• [Task goal]: Quote the entries word for word, starting at the line that contains "Among the things listed as" and ending at the line that contains "5067 inches", with both of those lines included.

• [Extracted data entries]:
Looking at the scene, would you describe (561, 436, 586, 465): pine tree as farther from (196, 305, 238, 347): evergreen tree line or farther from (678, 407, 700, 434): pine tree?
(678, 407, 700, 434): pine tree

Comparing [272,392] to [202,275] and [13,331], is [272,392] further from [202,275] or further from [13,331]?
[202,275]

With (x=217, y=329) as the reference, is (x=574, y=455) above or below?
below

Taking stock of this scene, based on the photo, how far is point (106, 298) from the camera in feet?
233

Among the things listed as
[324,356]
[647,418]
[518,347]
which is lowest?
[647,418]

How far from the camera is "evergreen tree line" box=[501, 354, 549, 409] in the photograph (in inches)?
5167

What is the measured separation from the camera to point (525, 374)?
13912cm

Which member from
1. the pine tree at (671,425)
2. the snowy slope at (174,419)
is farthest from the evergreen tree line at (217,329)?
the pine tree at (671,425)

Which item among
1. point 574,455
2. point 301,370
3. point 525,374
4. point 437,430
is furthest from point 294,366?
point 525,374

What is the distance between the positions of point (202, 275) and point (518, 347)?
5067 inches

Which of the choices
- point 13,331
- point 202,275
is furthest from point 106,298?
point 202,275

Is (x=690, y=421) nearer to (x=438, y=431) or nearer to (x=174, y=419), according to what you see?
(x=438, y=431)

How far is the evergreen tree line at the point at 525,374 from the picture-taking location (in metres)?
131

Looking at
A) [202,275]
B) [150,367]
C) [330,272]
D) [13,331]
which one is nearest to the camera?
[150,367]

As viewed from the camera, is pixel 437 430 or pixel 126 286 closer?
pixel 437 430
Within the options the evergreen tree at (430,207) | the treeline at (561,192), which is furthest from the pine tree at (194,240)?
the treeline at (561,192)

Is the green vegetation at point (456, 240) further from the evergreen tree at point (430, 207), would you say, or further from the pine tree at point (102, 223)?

• [Exercise result]:
Among the things listed as
[324,356]
[647,418]
[518,347]
which is lowest?
[647,418]

How far from the camera is "evergreen tree line" box=[501, 354, 549, 409] in the photograph (in inches)?
5167

What is the measured separation from the camera to point (525, 374)?
13912cm

Which member from
1. the pine tree at (671,425)
2. the snowy slope at (174,419)
is farthest from the evergreen tree line at (217,329)?
the pine tree at (671,425)

Which item among
1. point 574,455
2. point 301,370
3. point 525,374
4. point 437,430
is furthest from point 294,366?
point 525,374

What is the distance between the positions of point (202, 275) and point (518, 347)?
5067 inches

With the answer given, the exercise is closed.